** BEGIN **

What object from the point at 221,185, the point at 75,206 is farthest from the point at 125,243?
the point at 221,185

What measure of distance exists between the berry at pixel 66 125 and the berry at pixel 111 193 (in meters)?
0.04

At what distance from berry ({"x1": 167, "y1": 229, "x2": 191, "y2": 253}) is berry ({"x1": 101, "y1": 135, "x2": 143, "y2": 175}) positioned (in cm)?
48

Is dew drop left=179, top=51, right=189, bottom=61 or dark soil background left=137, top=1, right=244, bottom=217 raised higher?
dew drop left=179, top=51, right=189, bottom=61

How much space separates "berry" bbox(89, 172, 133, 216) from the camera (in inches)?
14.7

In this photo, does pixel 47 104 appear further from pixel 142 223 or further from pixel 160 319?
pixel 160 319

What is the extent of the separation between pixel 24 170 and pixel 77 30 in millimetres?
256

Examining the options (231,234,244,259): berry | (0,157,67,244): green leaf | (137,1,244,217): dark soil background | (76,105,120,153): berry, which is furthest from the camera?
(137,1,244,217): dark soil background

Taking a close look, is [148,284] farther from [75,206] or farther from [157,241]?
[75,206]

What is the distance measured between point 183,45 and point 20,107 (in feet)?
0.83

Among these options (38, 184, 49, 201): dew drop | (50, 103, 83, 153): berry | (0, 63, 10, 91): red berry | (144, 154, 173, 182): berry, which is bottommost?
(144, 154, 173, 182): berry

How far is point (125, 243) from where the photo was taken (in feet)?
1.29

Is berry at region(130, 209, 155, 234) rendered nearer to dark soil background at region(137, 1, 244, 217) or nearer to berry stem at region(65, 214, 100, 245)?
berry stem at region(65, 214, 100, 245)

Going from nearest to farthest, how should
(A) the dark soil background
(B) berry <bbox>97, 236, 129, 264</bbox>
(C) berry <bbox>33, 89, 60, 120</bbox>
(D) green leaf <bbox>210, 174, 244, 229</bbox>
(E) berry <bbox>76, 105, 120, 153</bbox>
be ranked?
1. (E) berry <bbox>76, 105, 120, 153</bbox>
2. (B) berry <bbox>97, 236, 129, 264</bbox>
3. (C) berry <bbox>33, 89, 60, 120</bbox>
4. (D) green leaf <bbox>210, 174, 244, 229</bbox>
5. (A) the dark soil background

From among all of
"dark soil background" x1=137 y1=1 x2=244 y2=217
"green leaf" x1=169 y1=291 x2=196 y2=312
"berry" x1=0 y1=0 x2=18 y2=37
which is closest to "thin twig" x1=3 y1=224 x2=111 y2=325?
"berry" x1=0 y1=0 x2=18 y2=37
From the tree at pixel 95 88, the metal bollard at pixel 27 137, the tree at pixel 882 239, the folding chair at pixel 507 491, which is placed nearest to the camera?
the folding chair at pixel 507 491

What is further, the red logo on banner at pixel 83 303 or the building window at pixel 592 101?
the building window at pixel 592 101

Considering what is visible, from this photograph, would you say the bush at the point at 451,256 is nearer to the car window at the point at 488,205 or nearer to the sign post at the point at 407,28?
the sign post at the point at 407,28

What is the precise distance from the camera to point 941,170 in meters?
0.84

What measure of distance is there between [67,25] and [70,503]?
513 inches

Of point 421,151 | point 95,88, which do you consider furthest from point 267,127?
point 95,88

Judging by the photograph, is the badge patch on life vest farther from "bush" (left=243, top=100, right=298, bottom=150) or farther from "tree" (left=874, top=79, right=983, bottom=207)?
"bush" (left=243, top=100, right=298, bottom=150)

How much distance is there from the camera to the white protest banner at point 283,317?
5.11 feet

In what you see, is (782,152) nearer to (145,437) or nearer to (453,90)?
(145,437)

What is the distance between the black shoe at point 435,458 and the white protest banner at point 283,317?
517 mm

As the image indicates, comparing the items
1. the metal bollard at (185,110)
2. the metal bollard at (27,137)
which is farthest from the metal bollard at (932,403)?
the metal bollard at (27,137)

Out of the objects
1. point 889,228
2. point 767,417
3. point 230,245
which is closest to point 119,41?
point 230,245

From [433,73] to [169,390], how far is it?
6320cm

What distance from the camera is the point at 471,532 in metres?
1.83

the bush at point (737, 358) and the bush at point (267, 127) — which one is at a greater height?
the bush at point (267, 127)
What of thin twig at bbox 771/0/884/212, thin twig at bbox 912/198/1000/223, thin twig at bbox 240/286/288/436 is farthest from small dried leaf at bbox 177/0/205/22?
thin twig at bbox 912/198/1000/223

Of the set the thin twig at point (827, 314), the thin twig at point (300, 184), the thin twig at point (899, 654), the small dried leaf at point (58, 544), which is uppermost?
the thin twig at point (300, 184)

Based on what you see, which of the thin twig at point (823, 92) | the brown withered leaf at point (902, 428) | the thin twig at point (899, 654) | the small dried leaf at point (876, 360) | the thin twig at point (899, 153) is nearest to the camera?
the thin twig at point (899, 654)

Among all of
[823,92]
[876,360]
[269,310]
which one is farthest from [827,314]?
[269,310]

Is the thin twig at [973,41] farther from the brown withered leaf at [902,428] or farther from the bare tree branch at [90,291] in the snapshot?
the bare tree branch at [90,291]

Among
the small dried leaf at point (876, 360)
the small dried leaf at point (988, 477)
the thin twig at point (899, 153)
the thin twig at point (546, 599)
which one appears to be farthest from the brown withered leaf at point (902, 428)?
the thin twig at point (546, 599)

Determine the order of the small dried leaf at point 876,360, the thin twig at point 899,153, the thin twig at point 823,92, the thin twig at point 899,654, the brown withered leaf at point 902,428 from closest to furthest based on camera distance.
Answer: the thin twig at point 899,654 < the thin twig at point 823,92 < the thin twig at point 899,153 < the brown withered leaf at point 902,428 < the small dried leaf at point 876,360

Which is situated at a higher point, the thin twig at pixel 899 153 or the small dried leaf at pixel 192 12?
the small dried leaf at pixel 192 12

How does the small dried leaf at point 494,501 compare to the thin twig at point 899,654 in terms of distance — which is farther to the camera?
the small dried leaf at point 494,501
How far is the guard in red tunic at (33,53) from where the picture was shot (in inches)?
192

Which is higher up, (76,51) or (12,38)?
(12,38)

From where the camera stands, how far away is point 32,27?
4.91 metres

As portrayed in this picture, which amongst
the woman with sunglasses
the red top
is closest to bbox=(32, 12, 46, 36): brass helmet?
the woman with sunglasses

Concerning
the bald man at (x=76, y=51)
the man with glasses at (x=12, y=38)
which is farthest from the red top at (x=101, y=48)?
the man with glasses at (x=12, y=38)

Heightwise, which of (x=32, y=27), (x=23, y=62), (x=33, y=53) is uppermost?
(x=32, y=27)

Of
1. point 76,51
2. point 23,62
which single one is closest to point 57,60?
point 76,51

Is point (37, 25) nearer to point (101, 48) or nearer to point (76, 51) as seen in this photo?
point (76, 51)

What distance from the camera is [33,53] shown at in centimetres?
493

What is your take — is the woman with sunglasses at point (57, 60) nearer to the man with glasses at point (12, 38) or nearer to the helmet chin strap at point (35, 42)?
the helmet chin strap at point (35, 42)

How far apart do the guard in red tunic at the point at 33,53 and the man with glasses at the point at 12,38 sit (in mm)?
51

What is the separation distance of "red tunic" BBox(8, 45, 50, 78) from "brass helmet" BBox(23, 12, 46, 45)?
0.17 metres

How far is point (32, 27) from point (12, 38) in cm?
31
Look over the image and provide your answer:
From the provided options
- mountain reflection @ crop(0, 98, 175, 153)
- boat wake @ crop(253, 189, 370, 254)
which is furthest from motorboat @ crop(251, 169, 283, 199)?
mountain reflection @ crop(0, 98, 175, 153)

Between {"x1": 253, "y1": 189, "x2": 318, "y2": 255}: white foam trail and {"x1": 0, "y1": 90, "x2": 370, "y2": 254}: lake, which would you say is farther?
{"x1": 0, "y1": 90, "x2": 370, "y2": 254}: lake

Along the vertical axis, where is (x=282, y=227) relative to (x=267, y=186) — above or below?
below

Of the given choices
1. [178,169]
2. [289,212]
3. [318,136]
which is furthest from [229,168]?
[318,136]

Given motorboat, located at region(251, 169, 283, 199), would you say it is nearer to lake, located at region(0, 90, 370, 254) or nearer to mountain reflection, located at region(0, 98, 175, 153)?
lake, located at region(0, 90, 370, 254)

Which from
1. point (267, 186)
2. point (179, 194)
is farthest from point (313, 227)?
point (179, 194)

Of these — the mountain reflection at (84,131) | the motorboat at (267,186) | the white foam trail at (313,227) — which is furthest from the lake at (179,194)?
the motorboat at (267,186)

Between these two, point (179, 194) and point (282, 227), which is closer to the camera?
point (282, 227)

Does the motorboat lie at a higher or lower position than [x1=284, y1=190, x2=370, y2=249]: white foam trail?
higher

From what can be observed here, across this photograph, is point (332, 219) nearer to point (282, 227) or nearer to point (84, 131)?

** END **

**Exercise task**
Repeat, with no changes, each line from the one with "say is farther?" to the end of the listing, including both ends and nothing else.

**Result**
Between {"x1": 253, "y1": 189, "x2": 318, "y2": 255}: white foam trail and {"x1": 0, "y1": 90, "x2": 370, "y2": 254}: lake, which would you say is farther?
{"x1": 0, "y1": 90, "x2": 370, "y2": 254}: lake

Along the vertical axis, where is (x=282, y=227) relative to (x=267, y=186) — above or below?
below

Of the given choices
1. [178,169]
2. [289,212]
3. [318,136]
which is furthest from [229,168]?
[318,136]

Given motorboat, located at region(251, 169, 283, 199), would you say it is nearer to lake, located at region(0, 90, 370, 254) or nearer to mountain reflection, located at region(0, 98, 175, 153)?
lake, located at region(0, 90, 370, 254)

Which from
1. point (267, 186)
2. point (179, 194)
is farthest from point (313, 227)?
point (179, 194)

Of these — the mountain reflection at (84,131) | the motorboat at (267,186) | the white foam trail at (313,227) — which is furthest from the lake at (179,194)?
the motorboat at (267,186)

Between these two, point (179, 194) and point (282, 227), which is closer to the camera?
point (282, 227)

Does the motorboat lie at a higher or lower position than [x1=284, y1=190, x2=370, y2=249]: white foam trail?
higher

From what can be observed here, across this photograph, is point (332, 219) nearer to point (282, 227) or nearer to point (84, 131)?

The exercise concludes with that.